▸ **What the task requires**
Up to and including the line that contains "12.0731C18.5196 5.90752 23.2241", return every line from the start of the data, unchanged.

▸ **Data section**
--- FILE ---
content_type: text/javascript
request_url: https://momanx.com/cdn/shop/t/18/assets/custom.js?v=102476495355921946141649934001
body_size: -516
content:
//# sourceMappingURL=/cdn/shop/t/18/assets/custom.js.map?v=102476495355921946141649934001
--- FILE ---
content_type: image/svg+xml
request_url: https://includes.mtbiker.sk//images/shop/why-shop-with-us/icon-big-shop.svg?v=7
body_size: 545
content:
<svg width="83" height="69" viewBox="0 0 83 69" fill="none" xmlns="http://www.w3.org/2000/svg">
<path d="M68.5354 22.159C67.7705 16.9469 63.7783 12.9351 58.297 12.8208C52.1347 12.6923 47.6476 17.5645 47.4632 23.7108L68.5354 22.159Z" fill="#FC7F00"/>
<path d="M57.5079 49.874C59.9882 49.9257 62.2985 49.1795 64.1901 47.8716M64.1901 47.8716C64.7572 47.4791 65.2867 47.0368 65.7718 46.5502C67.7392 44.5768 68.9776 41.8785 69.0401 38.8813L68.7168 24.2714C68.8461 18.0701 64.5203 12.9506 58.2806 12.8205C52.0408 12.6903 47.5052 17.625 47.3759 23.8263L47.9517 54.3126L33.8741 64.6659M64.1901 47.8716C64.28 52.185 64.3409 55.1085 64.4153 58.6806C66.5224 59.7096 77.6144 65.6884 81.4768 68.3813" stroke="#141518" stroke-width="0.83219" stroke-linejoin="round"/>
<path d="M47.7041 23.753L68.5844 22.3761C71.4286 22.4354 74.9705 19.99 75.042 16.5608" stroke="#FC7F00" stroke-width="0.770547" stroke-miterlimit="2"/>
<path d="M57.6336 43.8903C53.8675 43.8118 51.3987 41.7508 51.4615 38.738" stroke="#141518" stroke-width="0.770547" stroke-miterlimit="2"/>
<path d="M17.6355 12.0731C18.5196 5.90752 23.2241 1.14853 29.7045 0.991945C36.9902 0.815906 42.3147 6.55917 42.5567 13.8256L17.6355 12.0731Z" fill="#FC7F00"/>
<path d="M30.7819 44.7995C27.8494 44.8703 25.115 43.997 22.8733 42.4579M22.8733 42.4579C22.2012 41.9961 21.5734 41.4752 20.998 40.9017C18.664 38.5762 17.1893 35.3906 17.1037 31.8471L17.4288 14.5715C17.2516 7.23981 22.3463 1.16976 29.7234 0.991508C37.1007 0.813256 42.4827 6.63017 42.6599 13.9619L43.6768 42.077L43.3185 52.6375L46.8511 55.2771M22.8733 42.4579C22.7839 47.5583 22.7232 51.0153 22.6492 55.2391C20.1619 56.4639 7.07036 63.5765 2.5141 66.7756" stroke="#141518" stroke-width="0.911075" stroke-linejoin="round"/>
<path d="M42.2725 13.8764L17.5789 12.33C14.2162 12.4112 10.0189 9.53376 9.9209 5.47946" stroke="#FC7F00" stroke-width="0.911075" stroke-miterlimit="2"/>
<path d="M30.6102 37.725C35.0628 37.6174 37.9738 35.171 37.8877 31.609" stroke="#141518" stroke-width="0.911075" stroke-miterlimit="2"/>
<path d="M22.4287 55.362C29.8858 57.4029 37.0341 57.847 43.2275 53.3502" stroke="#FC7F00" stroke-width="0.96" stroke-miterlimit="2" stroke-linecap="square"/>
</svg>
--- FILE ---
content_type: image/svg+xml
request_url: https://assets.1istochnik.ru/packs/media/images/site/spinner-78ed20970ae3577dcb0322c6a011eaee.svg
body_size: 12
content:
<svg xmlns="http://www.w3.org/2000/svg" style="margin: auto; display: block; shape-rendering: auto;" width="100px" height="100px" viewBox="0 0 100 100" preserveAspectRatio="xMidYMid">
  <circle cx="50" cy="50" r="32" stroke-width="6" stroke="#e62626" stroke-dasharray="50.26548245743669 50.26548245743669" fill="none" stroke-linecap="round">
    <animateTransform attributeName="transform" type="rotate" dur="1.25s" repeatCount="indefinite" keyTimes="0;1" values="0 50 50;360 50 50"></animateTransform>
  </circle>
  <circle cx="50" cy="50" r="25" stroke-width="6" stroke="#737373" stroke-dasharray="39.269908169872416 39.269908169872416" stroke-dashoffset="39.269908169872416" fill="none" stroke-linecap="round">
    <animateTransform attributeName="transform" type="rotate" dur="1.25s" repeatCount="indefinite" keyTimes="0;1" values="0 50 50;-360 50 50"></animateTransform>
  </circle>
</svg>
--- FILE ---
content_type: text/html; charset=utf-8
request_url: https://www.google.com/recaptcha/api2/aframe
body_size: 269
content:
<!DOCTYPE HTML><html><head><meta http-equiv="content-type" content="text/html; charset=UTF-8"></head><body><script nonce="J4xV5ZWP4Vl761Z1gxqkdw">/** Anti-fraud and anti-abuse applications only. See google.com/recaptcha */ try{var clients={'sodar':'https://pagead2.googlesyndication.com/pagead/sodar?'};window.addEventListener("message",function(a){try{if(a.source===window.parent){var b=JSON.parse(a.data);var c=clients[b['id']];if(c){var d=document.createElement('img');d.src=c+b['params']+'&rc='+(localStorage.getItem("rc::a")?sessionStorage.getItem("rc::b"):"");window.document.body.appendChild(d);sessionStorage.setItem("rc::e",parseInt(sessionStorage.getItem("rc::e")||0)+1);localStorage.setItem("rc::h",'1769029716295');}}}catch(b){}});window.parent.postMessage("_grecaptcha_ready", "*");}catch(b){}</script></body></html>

▸ **Finished exercise**
--- FILE ---
content_type: text/javascript
request_url: https://momanx.com/cdn/shop/t/18/assets/custom.js?v=102476495355921946141649934001
body_size: -516
content:
//# sourceMappingURL=/cdn/shop/t/18/assets/custom.js.map?v=102476495355921946141649934001
--- FILE ---
content_type: image/svg+xml
request_url: https://includes.mtbiker.sk//images/shop/why-shop-with-us/icon-big-shop.svg?v=7
body_size: 545
content:
<svg width="83" height="69" viewBox="0 0 83 69" fill="none" xmlns="http://www.w3.org/2000/svg">
<path d="M68.5354 22.159C67.7705 16.9469 63.7783 12.9351 58.297 12.8208C52.1347 12.6923 47.6476 17.5645 47.4632 23.7108L68.5354 22.159Z" fill="#FC7F00"/>
<path d="M57.5079 49.874C59.9882 49.9257 62.2985 49.1795 64.1901 47.8716M64.1901 47.8716C64.7572 47.4791 65.2867 47.0368 65.7718 46.5502C67.7392 44.5768 68.9776 41.8785 69.0401 38.8813L68.7168 24.2714C68.8461 18.0701 64.5203 12.9506 58.2806 12.8205C52.0408 12.6903 47.5052 17.625 47.3759 23.8263L47.9517 54.3126L33.8741 64.6659M64.1901 47.8716C64.28 52.185 64.3409 55.1085 64.4153 58.6806C66.5224 59.7096 77.6144 65.6884 81.4768 68.3813" stroke="#141518" stroke-width="0.83219" stroke-linejoin="round"/>
<path d="M47.7041 23.753L68.5844 22.3761C71.4286 22.4354 74.9705 19.99 75.042 16.5608" stroke="#FC7F00" stroke-width="0.770547" stroke-miterlimit="2"/>
<path d="M57.6336 43.8903C53.8675 43.8118 51.3987 41.7508 51.4615 38.738" stroke="#141518" stroke-width="0.770547" stroke-miterlimit="2"/>
<path d="M17.6355 12.0731C18.5196 5.90752 23.2241 1.14853 29.7045 0.991945C36.9902 0.815906 42.3147 6.55917 42.5567 13.8256L17.6355 12.0731Z" fill="#FC7F00"/>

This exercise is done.